I retired from personal blogging in July 2008.
But you can find me over at http://blog.xero.com.
Another good Cringley column. I enjoy reading his take on big boy strategy.
Universal Search is Google’s attempt to destroy its major competitors who, like Gorbachev in the waning years of the USSR, have to follow suit and start spending money they don’t have if they want to even appear to still be in competition with Google. This means for these companies more software development, more sweeps of the web, as well as the greater likelihood that among their top results will be pages located at Google properties like YouTube.

FYI, Cringely is not a real person: http://en.wikipedia.org/wiki/Robert_X_Cringely. Something I just learned recently.

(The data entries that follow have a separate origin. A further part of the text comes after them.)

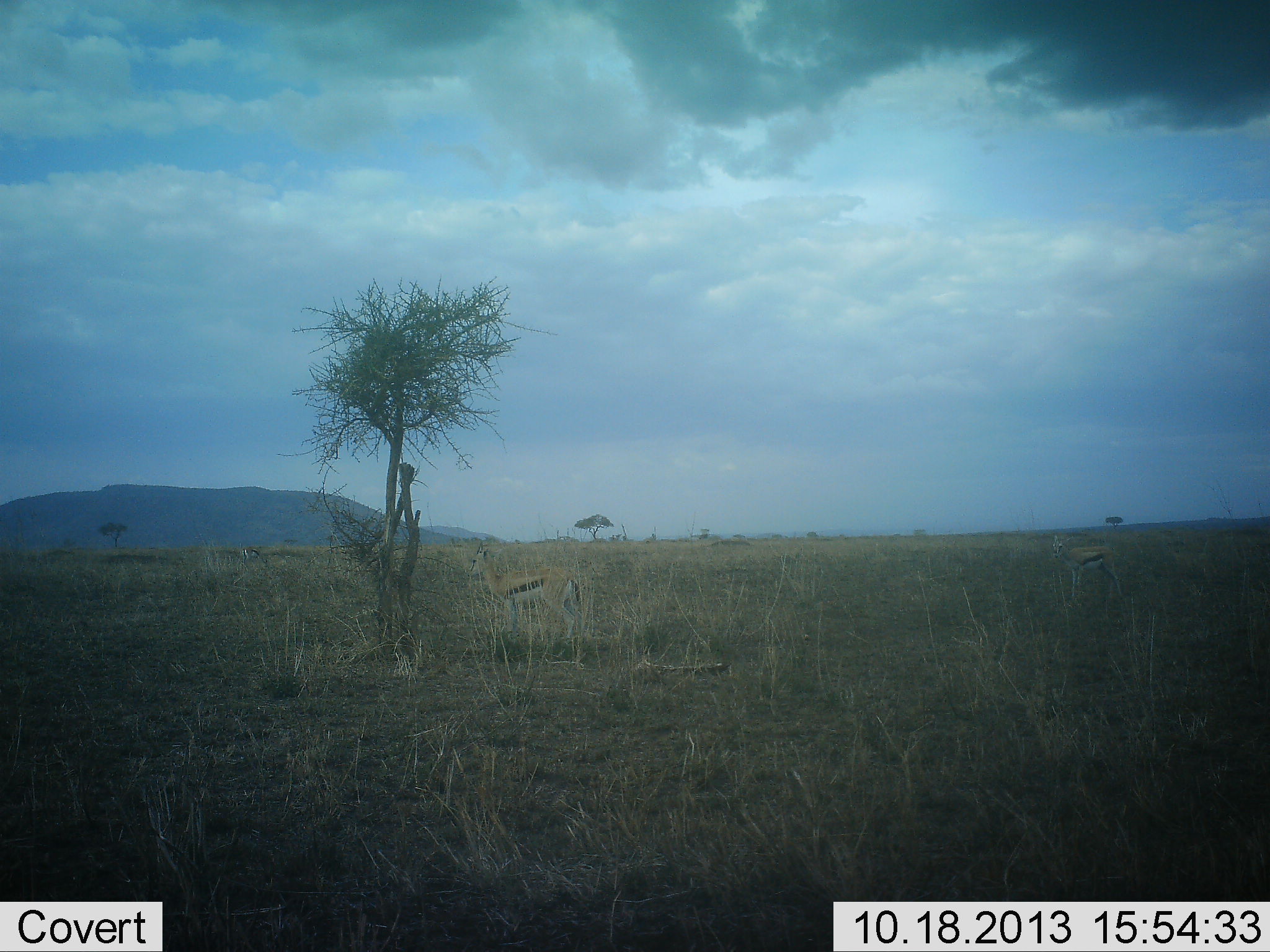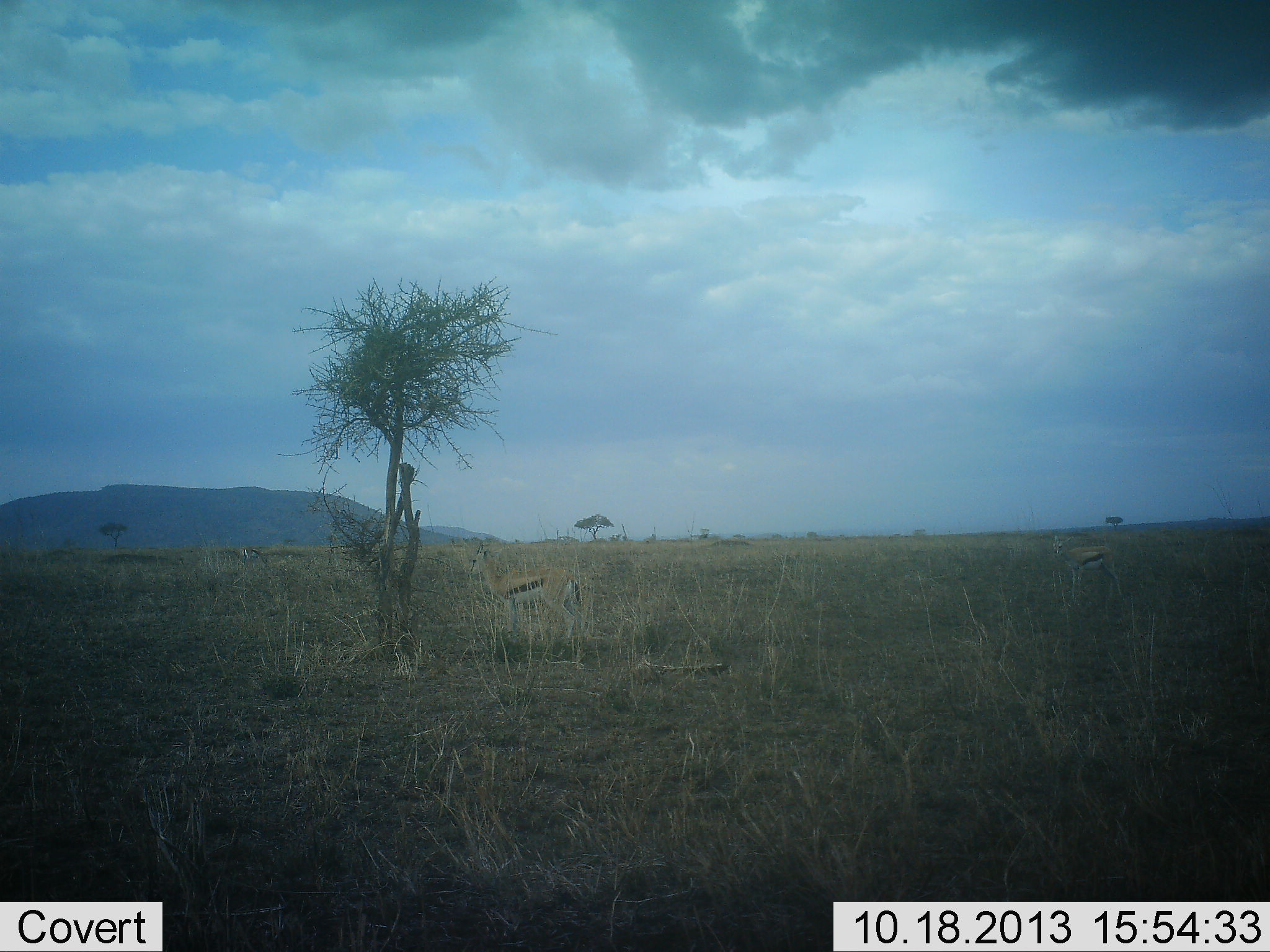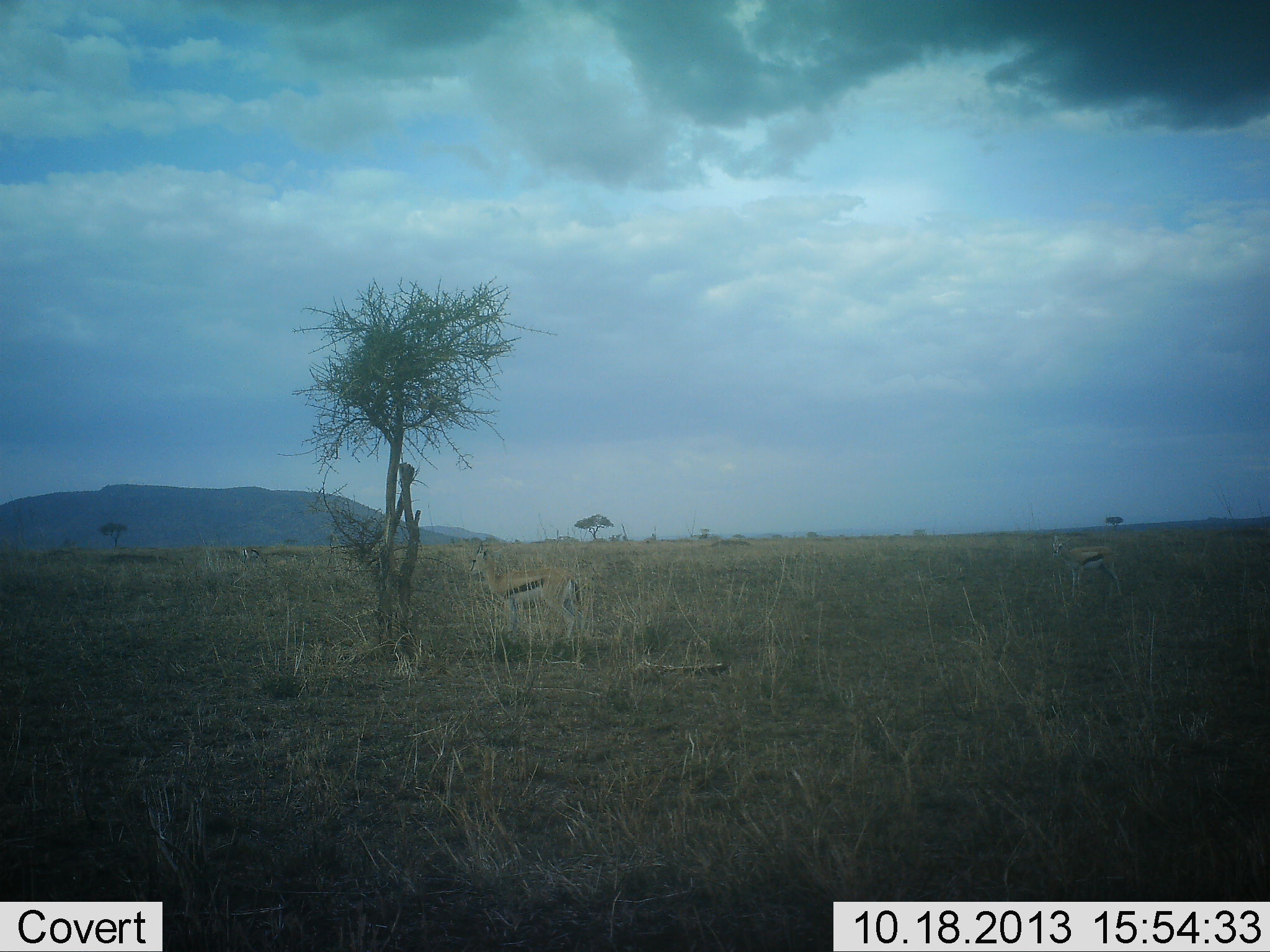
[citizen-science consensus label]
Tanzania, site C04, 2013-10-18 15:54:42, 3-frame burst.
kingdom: Animalia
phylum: Chordata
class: Mammalia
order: Artiodactyla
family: Bovidae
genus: Eudorcas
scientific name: Eudorcas thomsonii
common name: thomson's gazelle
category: gazellethomsons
Gazellethomsons (thomson's gazelle) (Eudorcas thomsonii), count 2. Behavior (volunteer vote fractions): standing 100%, resting 0%, moving 0%, interacting 0%. Young present (vote fraction): 0%. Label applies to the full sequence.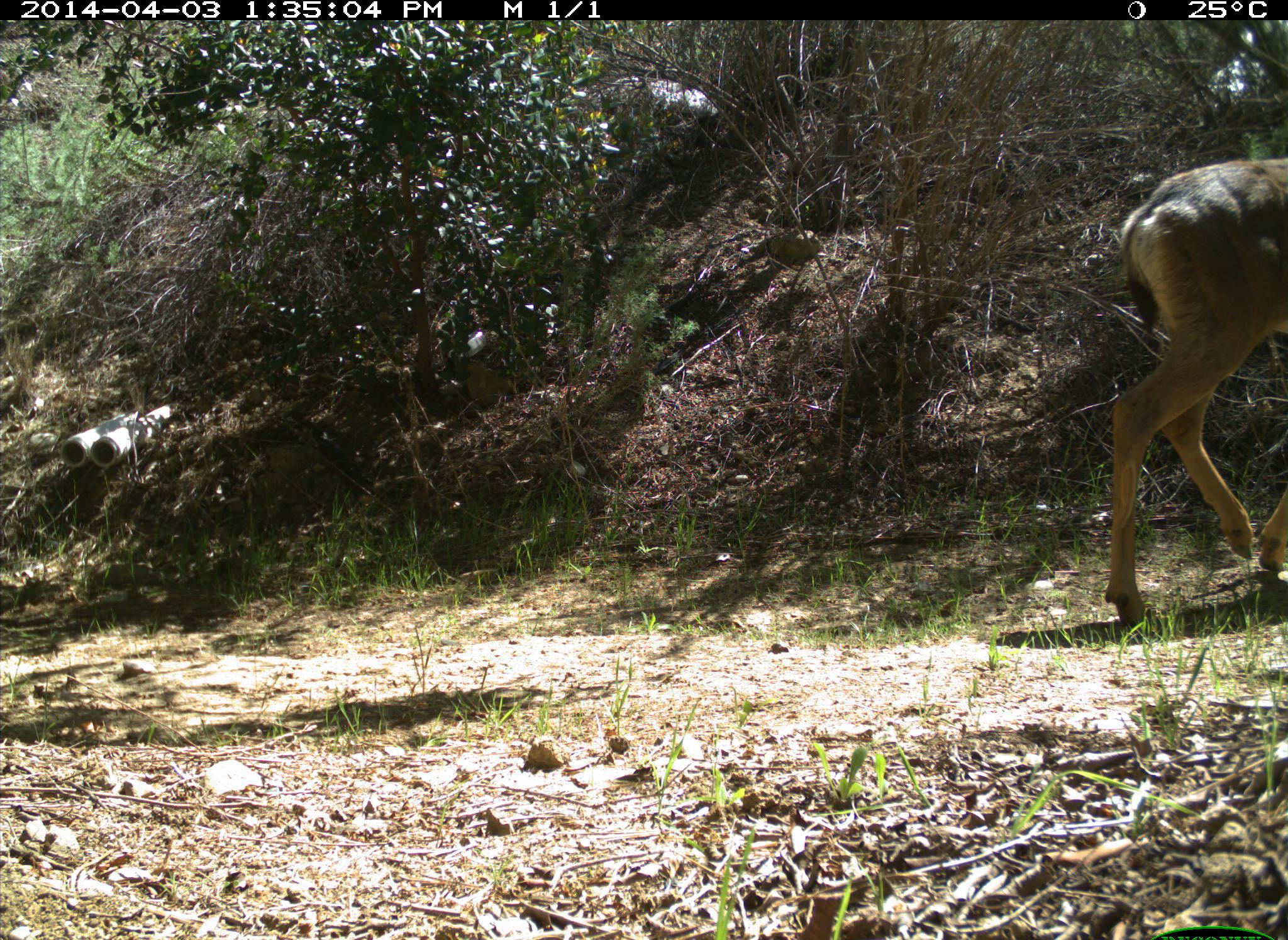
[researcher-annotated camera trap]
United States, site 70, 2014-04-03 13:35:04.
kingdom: Animalia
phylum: Chordata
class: Mammalia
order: Artiodactyla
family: Cervidae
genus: Odocoileus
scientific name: Odocoileus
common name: deer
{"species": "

I did not know that. Thanks.
The thing I do not like about the common search engines is, that they do not recognize documents with similar content. It happens often on the Web that a post or document is spread out over more then 50 websites. Now that is great for the author but not for the searcher because it blows up your search result unnecessarily. With InfoCodex this will not happen because the linguistical database recognizes similar documents and puts them into groups. This does not blow up your search result unnecessarily.
http://www.ywesee.com/pmwiki.php/Ywesee/InfoCodexProcedure
Three things a modern Search engine should do:
1. Automatically classify a document according to its content.
2. Automatically generate an abstract of a document.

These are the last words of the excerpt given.